───── THE DATA

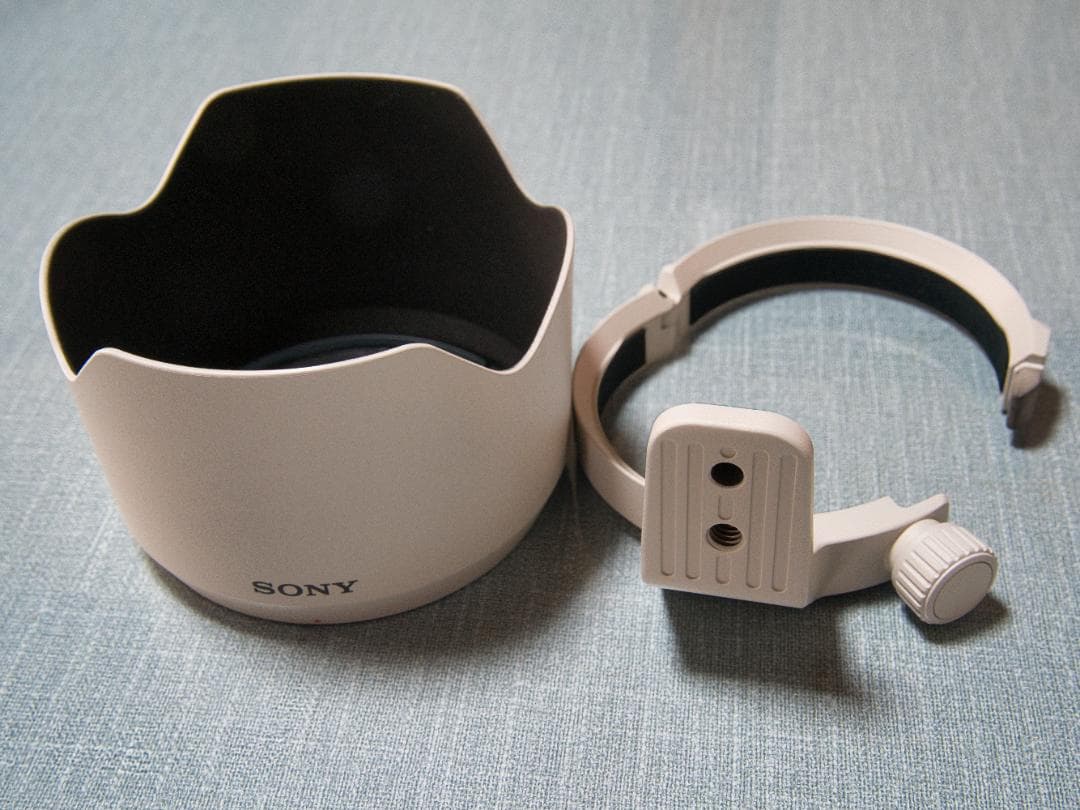 【美品】SONY FE 70-200mm F4 Macro G OSS II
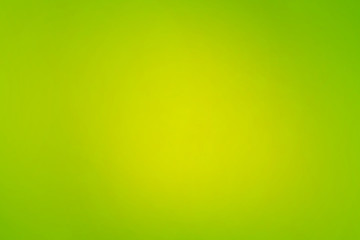 green gradient background / abstract blurry fresh green background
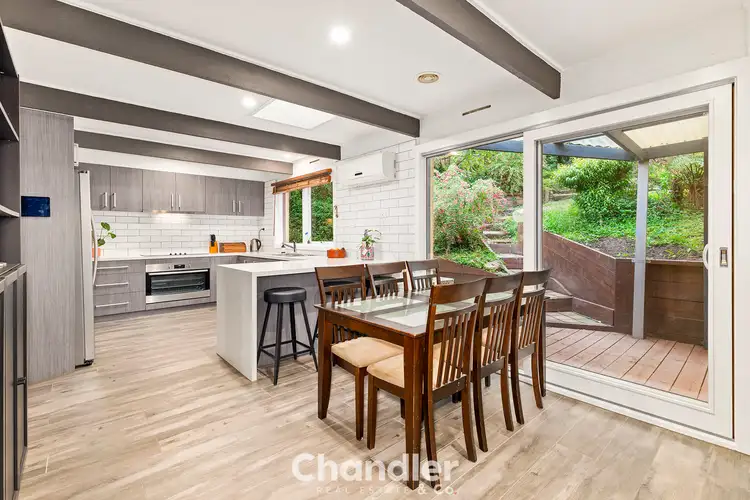 Third view of Homely house listing, 23 Broadway, Belgrave VIC 3160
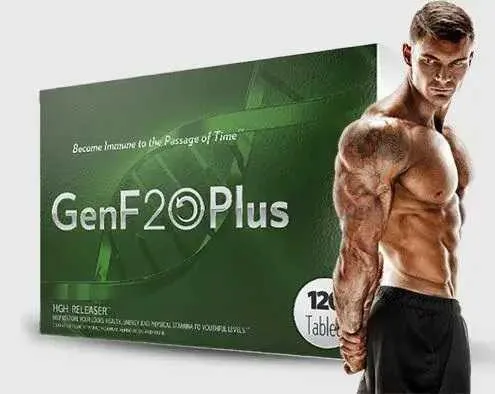 genf20 plus about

──────────

### EXERCISE AIM
Word for word, restate all of the material above except its pictures.

### EXERCISE ANSWER
 【美品】SONY FE 70-200mm F4 Macro G OSS II
 green gradient background / abstract blurry fresh green background
 Third view of Homely house listing, 23 Broadway, Belgrave VIC 3160
 genf20 plus about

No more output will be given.